O que significaram, para o nosso imaginário, essas várias quarentenas que passamos longe fisicamente de antigas aglomerações? Considerando a política do isolamento social como forma de conter a propagação do vírus, começamos a refletir sobre os prós e contras do isolamento para além da situação de pandemia. Segundo a afirmação do filósofo Jean-Paul Sartre, “O inferno são os outros”, como poderíamos avaliar o grau de relacionamento entre as pessoas que são “obrigadas” a permanecerem em casa e se relacionarem com os seus?
Sartre, no ano de 1944, escreveu uma peça teatral “Entre Quatro Paredes” (Huis Clos, em francês), que conta a história de três pessoas mortas condenadas a passar a eternidade confinadas em um mesmo quarto. Com esse confinamento, o relacionamento que se desenvolve entre elas é tão desgastante que um personagem termina a peça dizendo: “O inferno são os outros”. Sartre não apresenta sua filosofia existencialista sob os ditames da crença, logo a visão de inferno, nesse sentido, é real quando temos que passar a eternidade próximos a pessoas indesejadas, isto é, muito além de avaliar apenas um local que fede a enxofre e é quente.
O verdadeiro inferno, portanto, é resultante de uma vida de relacionamentos negativos. Com isso, outros sentimentos são envolvidos nessa relação, como dor, sofrimento ou até mesmo angústia, própria da condição da existência humana.
O mais irônico é que Sartre acreditava que, para alcançarmos a verdadeira realidade, precisaríamos viver em isolamento. O que podemos extrair de positivo disso?
Sartre ainda ressalta que, se as pessoas estão num relacionamento fracassado, a vida é um inferno, mas isso não significa que essa seja a regra para os relacionamentos, uma vez que também há relacionamentos que são saudáveis e positivos. Além do mais, para qualquer indivíduo preocupado com os relacionamentos sociais e envolvido na busca de uma vida plena, a ideia de que o inferno são os outros é, no mínimo, inquietante, pois nos obriga a refletir sobre nós mesmos, sobre as pessoas com quem compartilhamos a vida, sobre a influência que exercemos uns sobre os outros e sobre o que podemos fazer (se é que podemos fazer alguma coisa) para encontrar a felicidade.

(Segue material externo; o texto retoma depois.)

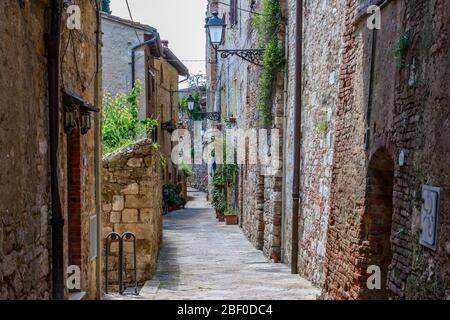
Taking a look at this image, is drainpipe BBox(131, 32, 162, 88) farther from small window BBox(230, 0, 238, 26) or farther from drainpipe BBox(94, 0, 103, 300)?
drainpipe BBox(94, 0, 103, 300)

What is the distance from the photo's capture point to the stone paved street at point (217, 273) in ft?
27.1

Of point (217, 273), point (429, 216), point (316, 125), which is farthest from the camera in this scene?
point (217, 273)

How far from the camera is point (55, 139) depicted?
206 inches

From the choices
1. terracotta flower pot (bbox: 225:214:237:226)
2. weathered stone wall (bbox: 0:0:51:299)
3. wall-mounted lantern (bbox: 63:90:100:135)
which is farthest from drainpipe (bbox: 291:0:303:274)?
terracotta flower pot (bbox: 225:214:237:226)

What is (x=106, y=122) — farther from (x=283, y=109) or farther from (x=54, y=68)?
(x=54, y=68)

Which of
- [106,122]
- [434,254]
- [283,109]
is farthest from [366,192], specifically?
[106,122]

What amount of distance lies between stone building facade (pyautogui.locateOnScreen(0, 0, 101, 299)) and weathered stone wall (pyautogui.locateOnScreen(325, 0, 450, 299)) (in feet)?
9.24

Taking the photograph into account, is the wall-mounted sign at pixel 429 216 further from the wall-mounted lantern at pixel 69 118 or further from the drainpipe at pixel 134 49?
the drainpipe at pixel 134 49

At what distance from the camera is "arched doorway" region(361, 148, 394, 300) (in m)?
5.98

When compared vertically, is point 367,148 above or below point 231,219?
above

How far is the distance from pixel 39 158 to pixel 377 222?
10.6 ft

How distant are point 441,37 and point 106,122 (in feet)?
34.0

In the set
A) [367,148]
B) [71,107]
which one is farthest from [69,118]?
[367,148]

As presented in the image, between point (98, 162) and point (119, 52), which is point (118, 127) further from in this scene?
point (98, 162)
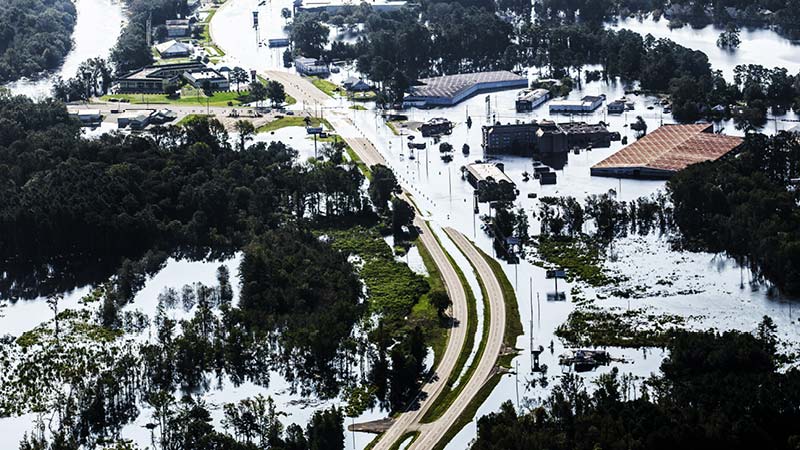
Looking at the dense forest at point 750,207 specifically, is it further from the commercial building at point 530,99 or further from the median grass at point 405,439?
the commercial building at point 530,99

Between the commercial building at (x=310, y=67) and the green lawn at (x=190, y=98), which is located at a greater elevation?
the commercial building at (x=310, y=67)

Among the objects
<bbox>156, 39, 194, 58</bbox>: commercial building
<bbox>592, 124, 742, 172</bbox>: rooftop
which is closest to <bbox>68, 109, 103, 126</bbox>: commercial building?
<bbox>156, 39, 194, 58</bbox>: commercial building

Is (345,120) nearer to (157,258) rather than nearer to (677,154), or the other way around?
(677,154)

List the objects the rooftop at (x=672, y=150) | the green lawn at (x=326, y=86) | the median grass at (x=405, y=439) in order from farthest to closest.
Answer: the green lawn at (x=326, y=86) < the rooftop at (x=672, y=150) < the median grass at (x=405, y=439)

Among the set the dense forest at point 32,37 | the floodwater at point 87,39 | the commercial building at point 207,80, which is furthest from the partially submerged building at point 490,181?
the dense forest at point 32,37

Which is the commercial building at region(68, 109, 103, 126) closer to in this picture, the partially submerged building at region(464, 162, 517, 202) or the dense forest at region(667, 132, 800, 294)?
the partially submerged building at region(464, 162, 517, 202)

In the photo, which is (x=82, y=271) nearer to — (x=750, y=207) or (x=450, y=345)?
(x=450, y=345)

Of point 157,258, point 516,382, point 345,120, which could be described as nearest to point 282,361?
point 516,382
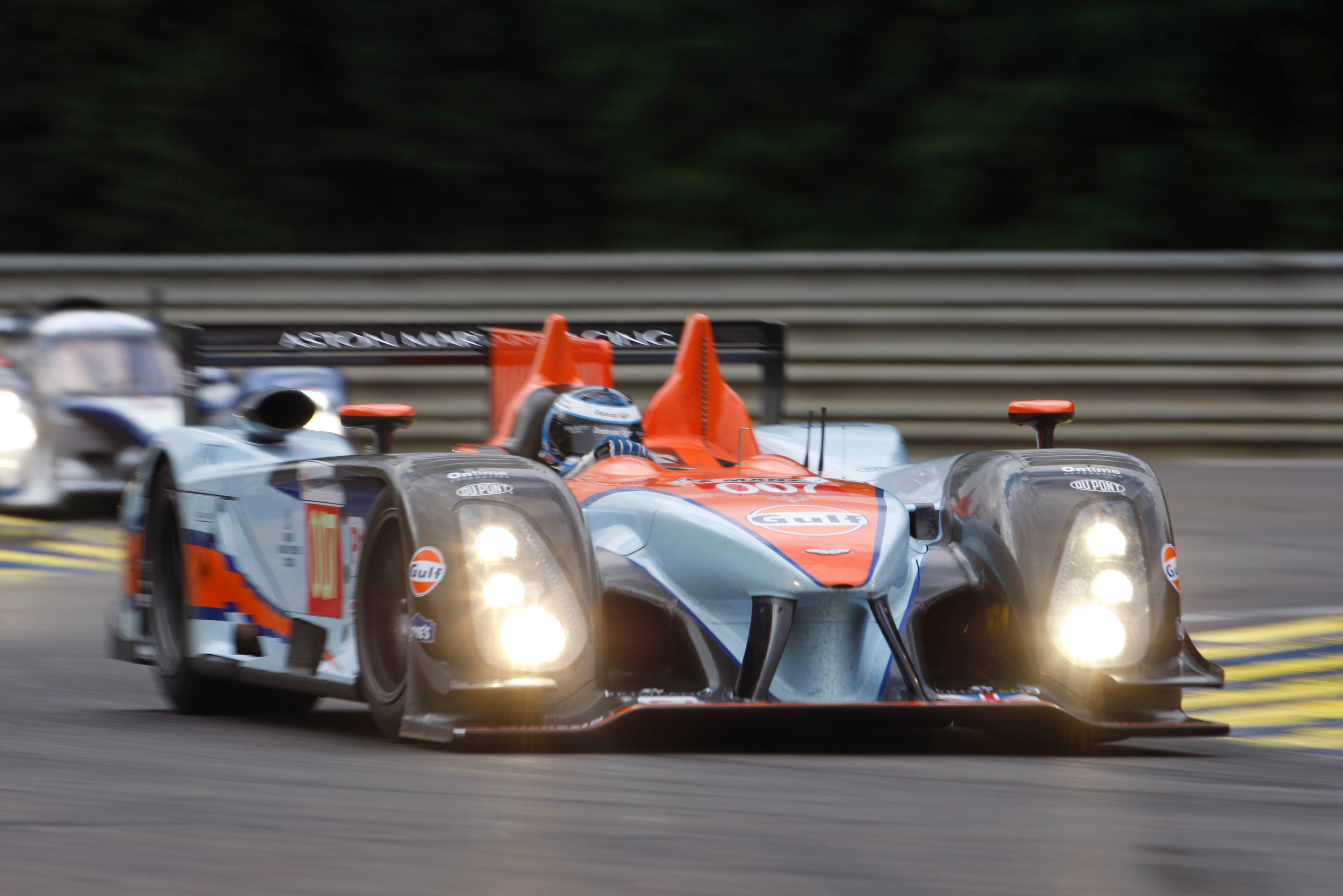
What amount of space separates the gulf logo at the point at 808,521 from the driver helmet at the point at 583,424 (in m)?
1.43

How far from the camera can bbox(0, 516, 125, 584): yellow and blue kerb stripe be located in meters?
10.7

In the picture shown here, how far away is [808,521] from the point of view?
5.38m

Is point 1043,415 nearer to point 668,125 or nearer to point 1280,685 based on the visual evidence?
point 1280,685

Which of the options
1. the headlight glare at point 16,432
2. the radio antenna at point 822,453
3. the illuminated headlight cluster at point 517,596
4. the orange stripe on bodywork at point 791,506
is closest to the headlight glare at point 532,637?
the illuminated headlight cluster at point 517,596

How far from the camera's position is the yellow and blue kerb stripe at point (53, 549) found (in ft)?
35.0

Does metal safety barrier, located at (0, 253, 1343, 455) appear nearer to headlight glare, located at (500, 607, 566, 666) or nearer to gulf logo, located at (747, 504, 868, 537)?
gulf logo, located at (747, 504, 868, 537)

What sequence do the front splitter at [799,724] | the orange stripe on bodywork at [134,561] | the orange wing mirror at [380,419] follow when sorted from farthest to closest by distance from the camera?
the orange stripe on bodywork at [134,561]
the orange wing mirror at [380,419]
the front splitter at [799,724]

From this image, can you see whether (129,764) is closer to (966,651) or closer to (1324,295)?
(966,651)

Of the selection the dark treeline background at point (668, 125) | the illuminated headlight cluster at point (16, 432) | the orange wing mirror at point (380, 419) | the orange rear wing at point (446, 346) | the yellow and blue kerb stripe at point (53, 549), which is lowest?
the yellow and blue kerb stripe at point (53, 549)

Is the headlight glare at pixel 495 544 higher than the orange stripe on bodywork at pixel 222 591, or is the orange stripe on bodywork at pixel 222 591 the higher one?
the headlight glare at pixel 495 544

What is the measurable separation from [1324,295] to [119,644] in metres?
8.50

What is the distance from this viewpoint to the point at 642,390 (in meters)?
13.5

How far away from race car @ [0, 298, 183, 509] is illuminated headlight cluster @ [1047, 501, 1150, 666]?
8033 mm

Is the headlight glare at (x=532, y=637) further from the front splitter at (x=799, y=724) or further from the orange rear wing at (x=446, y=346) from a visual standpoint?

Será que o isolamento continua sendo desgastante para o homem que vive a pandemia ou é apenas uma trégua do verdadeiro inferno: violência, discriminação, desigualdade, assédio, etc.? E a última pergunta, não menos importante: Será que estamos prontos para encarar o mundo depois do confinamento, sabendo que a vida nunca mais será como foi?
(*) Jéssica de Farias Mesquita é aluna de doutorado do Programa de Pós-graduação em Filosofia da UFRGS.